Senate GOP to Back Trump on Border Wall, Risking Shutdown Fight

(Bloomberg) -- Senate Republicans have drafted a Homeland Security spending bill that includes the full $1.6 billion President Donald Trump wants for a wall at the Mexican border, increasing the chances of a shutdown fight before current government funding runs out Dec. 8.

Bill author Senator John Boozman of Arkansas told reporters Tuesday the border wall funds would be resolved in a giant trillion-dollar spending bill in December, along with the issue of whether to continue work permits for immigrants brought to the U.S. illegally as children, known as Dreamers.

"That will be part of the negotiations," he said. "I think at the end of the day, the president is going in insist that the border funding be there."

Boozman said the spending bill would direct construction to the areas on the border where the most human trafficking occurs. A wall along the entire border would be debated later, he said. 

Democrats last week called the year-end spending bill a chance to restore Obamacare insurance subsidies, and they’ve also discussed using it to protect Dreamers from deportation. Because Senate Democrats have the power to filibuster government funding bills, the disputes over immigration, the border wall and Obamacare make the possibility of a shutdown fight very real.

The Homeland Security spending bill is likely to get a Senate Appropriations Committee vote next week.

**Exercise tasks**
• A. In the article on the Senate border wall bill, how much money does the Republican draft include for the wall?
• B. Write the next part of the border wall article, picking up after its final sentence.

(Extracted records)
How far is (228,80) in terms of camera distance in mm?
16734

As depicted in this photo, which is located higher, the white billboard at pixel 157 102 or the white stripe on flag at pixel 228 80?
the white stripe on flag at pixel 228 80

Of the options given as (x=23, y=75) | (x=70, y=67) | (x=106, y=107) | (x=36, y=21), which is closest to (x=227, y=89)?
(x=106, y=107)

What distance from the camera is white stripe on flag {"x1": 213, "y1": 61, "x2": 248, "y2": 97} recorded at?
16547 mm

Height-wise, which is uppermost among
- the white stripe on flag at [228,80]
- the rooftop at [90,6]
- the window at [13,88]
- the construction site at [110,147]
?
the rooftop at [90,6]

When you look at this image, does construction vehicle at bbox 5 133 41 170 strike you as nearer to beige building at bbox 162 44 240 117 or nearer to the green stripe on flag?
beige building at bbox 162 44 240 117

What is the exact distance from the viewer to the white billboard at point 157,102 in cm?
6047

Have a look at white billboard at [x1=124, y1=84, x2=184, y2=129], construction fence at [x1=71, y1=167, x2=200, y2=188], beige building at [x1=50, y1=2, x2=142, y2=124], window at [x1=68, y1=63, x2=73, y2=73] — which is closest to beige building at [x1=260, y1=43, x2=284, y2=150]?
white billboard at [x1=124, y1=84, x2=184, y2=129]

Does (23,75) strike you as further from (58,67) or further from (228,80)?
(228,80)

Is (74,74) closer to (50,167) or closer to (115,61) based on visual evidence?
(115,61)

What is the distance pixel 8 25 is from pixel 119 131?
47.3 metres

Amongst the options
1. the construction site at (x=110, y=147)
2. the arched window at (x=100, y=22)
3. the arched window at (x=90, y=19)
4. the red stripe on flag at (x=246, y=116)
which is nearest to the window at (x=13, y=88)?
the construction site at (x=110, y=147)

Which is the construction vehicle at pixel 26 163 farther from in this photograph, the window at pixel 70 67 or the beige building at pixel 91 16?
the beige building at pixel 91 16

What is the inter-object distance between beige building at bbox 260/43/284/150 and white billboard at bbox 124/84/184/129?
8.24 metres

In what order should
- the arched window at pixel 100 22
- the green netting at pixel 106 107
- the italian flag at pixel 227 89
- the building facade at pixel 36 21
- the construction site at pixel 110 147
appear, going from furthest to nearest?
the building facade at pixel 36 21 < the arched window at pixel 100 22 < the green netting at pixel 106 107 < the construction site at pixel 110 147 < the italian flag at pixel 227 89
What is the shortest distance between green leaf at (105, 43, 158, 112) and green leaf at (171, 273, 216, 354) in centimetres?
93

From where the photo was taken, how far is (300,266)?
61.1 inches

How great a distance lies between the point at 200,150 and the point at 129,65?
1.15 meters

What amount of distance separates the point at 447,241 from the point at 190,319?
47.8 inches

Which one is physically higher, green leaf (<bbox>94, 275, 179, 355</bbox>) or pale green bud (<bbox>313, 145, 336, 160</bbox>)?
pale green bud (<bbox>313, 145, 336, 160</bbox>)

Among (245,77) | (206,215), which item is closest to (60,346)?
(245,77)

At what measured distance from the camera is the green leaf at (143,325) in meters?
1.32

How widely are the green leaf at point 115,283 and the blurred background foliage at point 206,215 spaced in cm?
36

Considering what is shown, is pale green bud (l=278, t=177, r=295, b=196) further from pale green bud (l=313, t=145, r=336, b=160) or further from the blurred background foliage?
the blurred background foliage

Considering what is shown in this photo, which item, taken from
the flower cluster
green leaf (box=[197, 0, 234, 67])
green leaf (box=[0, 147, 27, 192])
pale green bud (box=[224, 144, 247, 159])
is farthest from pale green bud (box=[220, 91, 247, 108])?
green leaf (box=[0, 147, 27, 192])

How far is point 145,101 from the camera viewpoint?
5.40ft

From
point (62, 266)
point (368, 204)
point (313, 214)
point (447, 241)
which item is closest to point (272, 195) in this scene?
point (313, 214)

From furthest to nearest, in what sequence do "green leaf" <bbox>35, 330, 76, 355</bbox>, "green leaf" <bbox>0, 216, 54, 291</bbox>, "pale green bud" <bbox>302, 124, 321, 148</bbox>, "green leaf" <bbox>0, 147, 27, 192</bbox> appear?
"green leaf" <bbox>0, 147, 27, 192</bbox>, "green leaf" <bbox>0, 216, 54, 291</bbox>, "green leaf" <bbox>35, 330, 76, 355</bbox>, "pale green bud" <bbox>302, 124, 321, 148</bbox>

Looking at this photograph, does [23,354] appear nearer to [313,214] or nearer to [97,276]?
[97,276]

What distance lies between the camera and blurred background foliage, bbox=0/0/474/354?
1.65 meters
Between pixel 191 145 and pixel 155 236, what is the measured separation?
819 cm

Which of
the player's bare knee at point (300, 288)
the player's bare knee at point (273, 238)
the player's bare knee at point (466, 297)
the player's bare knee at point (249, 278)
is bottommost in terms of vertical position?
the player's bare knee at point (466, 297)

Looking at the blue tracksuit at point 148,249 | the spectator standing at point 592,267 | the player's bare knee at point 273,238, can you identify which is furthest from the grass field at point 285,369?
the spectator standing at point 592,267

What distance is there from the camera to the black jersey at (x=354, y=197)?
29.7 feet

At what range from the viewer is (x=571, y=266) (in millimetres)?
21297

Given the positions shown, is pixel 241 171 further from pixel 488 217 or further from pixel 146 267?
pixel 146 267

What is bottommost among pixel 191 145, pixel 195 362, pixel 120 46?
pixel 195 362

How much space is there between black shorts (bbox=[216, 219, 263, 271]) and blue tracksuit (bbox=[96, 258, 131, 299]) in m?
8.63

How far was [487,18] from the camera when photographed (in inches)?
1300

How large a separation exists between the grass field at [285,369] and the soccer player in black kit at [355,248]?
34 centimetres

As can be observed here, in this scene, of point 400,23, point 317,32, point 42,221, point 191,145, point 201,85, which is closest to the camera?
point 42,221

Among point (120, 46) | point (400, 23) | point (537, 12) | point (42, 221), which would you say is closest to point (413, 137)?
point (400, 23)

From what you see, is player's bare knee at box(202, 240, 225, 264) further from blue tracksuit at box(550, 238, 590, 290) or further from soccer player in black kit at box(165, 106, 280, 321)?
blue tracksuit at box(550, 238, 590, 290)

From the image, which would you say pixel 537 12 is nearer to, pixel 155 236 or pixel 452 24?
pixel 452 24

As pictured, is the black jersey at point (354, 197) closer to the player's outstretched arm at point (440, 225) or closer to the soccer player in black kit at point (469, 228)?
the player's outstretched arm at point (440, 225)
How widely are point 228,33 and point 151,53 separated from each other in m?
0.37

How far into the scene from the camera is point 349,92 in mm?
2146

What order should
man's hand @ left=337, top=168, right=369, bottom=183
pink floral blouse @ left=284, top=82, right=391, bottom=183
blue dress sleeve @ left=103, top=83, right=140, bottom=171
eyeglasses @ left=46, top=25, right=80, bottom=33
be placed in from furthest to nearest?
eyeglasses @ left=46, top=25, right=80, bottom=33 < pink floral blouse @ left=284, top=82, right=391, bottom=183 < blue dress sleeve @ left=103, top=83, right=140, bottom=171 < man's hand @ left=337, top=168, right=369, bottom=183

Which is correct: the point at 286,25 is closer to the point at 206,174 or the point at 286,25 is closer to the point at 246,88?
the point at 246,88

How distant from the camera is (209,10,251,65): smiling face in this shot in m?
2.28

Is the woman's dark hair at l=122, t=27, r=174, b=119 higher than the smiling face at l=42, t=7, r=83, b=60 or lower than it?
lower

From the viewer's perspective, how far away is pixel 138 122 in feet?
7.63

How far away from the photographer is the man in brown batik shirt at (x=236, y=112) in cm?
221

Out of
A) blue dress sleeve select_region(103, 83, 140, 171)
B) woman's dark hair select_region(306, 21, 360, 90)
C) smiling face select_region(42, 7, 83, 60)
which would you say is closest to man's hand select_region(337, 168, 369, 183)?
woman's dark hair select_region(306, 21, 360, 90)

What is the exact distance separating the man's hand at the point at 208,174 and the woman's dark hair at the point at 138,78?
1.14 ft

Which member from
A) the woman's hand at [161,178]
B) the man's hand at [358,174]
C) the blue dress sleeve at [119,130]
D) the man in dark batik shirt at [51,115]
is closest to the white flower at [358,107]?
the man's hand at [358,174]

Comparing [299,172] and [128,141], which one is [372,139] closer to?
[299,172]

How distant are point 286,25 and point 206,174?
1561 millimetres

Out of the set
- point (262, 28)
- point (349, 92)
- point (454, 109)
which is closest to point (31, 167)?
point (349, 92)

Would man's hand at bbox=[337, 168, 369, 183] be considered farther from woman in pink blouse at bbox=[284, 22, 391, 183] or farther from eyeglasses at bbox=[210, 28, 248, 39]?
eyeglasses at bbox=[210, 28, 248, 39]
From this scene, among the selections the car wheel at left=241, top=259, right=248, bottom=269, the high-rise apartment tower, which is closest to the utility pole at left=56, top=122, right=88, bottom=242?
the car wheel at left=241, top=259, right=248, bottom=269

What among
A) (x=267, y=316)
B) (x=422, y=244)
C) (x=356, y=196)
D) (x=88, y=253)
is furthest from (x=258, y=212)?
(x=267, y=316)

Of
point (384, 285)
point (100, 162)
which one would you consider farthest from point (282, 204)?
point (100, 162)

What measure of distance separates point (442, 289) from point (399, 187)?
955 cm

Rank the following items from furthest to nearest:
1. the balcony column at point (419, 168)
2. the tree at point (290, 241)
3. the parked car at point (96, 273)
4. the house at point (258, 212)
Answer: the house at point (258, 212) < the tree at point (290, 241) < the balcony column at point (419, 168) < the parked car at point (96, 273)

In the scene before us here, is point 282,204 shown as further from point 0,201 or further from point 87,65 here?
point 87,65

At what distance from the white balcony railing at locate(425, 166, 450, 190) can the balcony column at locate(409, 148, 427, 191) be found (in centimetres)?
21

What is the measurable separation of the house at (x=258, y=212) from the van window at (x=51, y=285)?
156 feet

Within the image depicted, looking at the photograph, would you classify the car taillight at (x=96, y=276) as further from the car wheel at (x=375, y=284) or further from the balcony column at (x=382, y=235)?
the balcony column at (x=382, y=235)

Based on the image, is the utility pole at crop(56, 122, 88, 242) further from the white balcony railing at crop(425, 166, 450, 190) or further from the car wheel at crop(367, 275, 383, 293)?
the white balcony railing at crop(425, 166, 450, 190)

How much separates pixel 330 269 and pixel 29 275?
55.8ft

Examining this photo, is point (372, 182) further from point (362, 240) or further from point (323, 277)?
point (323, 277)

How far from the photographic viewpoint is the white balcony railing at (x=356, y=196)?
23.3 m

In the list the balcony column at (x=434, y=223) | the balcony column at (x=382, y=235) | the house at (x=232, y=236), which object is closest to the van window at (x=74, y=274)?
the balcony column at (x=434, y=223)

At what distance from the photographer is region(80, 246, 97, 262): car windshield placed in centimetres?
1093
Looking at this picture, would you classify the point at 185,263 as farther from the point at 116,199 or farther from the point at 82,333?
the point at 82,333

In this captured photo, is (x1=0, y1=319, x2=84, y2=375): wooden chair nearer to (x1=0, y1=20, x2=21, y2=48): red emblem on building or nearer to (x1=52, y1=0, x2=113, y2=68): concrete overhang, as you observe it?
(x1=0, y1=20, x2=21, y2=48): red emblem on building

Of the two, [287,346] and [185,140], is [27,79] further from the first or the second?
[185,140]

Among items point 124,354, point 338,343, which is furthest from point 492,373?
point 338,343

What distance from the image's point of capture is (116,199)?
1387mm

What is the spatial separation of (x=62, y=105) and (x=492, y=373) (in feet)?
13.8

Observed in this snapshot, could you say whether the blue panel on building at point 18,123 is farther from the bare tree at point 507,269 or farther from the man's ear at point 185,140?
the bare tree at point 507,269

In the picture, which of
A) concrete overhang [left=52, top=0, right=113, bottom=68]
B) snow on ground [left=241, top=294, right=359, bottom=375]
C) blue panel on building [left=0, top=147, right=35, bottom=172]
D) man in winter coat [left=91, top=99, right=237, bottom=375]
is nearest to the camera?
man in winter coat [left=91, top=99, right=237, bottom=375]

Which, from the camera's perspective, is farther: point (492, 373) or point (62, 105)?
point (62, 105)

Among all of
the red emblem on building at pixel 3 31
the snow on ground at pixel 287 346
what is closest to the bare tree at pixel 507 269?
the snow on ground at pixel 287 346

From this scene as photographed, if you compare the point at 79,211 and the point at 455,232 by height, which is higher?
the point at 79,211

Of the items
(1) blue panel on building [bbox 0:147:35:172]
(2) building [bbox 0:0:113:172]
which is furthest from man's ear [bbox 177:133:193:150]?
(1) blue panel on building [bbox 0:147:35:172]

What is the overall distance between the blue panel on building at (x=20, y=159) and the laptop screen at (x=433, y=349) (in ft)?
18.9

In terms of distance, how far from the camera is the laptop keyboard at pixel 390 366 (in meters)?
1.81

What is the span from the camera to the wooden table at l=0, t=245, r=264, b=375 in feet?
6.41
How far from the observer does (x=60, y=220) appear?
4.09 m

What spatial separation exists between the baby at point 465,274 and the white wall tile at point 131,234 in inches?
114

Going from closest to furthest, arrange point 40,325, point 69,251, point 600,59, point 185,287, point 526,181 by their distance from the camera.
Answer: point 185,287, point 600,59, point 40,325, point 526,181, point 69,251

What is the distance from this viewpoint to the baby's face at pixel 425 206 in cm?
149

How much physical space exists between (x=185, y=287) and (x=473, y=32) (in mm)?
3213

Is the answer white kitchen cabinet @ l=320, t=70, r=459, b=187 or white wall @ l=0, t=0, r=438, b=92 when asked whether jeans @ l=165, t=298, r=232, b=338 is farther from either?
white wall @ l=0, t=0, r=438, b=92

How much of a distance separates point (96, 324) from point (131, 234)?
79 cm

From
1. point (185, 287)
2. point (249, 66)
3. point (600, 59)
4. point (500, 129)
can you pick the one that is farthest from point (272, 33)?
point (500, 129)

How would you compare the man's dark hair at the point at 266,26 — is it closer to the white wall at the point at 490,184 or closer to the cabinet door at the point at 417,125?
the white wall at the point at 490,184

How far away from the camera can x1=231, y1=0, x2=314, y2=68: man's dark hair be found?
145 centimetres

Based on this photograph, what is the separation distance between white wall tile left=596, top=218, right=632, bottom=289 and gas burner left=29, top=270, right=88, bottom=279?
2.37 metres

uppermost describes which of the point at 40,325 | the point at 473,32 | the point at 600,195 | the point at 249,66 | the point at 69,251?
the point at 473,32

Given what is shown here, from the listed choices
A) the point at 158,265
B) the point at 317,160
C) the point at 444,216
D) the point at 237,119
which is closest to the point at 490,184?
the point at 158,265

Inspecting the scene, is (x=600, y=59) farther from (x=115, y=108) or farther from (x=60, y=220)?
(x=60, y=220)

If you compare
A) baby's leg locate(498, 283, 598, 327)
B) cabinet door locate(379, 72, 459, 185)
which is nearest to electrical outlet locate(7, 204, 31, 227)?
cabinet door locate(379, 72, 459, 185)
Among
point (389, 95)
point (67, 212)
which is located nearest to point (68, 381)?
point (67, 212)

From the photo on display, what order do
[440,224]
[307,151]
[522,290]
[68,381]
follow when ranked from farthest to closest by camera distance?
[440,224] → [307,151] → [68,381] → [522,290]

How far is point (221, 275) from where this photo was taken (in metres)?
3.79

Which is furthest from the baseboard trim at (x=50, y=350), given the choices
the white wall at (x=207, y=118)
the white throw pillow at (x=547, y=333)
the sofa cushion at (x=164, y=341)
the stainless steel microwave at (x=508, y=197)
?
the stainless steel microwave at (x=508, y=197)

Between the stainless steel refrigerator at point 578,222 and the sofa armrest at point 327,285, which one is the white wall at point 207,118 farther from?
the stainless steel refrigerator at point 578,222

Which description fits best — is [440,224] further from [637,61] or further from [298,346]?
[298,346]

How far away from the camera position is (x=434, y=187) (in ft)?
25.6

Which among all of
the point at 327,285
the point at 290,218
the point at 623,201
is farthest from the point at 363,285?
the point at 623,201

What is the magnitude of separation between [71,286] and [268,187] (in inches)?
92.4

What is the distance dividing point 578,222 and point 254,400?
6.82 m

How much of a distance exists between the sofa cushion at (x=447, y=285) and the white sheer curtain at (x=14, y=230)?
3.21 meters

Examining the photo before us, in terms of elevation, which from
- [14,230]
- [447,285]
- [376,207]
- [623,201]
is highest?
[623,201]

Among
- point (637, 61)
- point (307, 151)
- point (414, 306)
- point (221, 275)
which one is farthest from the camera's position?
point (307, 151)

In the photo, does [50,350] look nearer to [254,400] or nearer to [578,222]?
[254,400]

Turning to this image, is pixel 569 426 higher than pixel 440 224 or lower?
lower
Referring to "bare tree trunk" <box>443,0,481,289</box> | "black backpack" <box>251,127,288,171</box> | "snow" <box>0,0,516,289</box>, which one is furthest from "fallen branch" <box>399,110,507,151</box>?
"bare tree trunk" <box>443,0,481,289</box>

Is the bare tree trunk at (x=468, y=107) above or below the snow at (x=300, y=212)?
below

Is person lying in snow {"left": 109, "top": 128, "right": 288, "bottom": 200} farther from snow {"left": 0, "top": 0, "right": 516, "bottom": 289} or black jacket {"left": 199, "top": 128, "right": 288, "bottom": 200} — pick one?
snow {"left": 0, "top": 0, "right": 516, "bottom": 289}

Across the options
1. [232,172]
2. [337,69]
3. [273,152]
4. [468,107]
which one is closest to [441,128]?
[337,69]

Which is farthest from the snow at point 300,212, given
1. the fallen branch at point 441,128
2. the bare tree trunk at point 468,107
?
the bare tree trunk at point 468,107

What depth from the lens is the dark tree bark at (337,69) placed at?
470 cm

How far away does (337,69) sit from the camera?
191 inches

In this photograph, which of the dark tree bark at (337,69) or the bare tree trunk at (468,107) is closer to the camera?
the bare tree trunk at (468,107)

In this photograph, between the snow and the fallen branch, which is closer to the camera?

**Outputs**
• A. $1.6 billion

• B.
The House passed an omnibus spending bill last month that included money for the border wall. The Senate spending panel delayed taking up its bill for months as it weighed whether to go along with the wall funding.

Trump has demanded that Congress deliver funding for his border wall and make dramatic changes to immigration policy in exchange for letting Dreamers stay in the country. Democrats say the president had reneged on an agreement last month to allow about 800,000 Dreamers to remain in the U.S.

Senate Minority Leader Chuck Schumer of New York and House Minority Leader Nancy Pelosi of California dined with Trump last month and said afterward they had reached a tentative accord with the president to advance legislation to replace the Deferred Action for Childhood Arrivals program and protect from deportation undocumented immigrants brought to the U.S. as children. That deal, both leaders said, would combine those protections with a boost in border security resources, but not for a border wall.